Texto de referencia:
• • •

La historia ha demostrado que el hombre ha elaborado distintas alternativas para salir de su estado de insatisfacción con el mundo. ¿Pero hay un progreso efectivo de la civilización y de la naturaleza humana?

Gottfried Wilhelm Leibniz (1646-1716), matemático y filósofo alemán,  escribió el libro “Teodicea” (Justicia de Dios) en el cual trató de justificar el estado de cosas.

Una frase suya a atravesado los siglos y aún hoy suele repetirse: “El mundo tal como está, es el mejor de los mundos posibles; porque entre todas las opciones Dios, por su perfección, tuvo que escoger la mejor”.

Este mundo es óptimo, según el razonamiento de Leibniz, no puede ser mejor de lo que es, por la sencilla razón que así lo creó Dios, que es infinitamente bueno. Incluso el mal hay que juzgarlo, decía, en relación a la totalidad de la obra divina.

Es decir, el mal existe porque era una condición necesaria para la existencia del bien. De esta manera Leibniz se convirtió en el padre del “optimismo” filosófico, según el cual las cosas están bien como están.

Siguiendo este razonamiento, si lo que es, es bueno, entonces, ¿qué sentido tiene querer mejorar el mundo? ¿Qué necesidad habría de cambiarlo todo? ¿Por qué el hombre, a contrapelo de la optimidad del mundo, querría que sea de otro modo?

Los críticos de Leibniz le responden que querer que el mundo no cambie, defender lo que hay, es propio de los conformistas y de los privilegiados, es decir de los que disfrutan de una situación de poder y bienestar.

El escritor portugués José Saramago, así, engloba a los insatisfechos dentro de un sector específico de la humanidad que no se resigna al statu quo. “Los únicos interesados en cambiar el mundo son los pesimista, porque los optimistas están encantados con lo que hay”, escribió.

Es decir, es necesario ser un inconformista o sentirse víctima de alguna injusticia, para querer modificar el entorno. La concepción utópica abreva en esta insatisfacción y en la creencia de que no está todo dicho.

• • •

Datos proporcionados:
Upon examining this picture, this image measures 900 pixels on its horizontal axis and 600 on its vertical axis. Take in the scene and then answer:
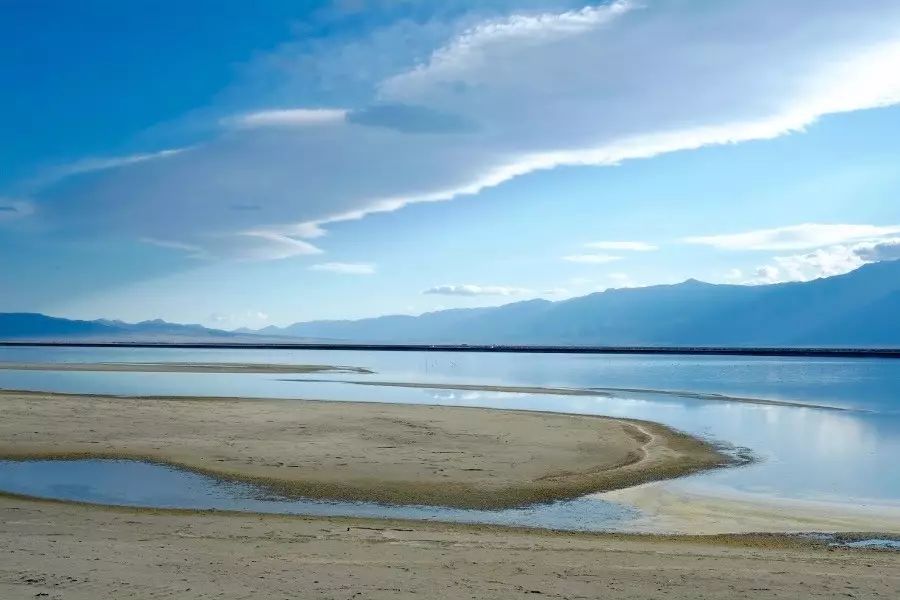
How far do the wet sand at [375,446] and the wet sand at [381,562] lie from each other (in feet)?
11.4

• • •

Ejercicio planteado:
Por favor, indica si cada afirmación concuerda con el texto sobre Leibniz, respondiendo sí o no y citando literalmente las palabras del texto que lo deciden. 1. Leibniz escribió el libro "Teodicea". 2. Según Leibniz, el mal existe porque era una condición necesaria para el bien. 3. Los críticos de Leibniz afirman que defender lo que hay es propio de los inconformistas. Este material procede de otra fuente.

Respuesta escrita:
1. Sí: «escribió el libro “Teodicea” (Justicia de Dios)».
2. Sí: «el mal existe porque era una condición necesaria para la existencia del bien».
3. No: «es propio de los conformistas y de los privilegiados».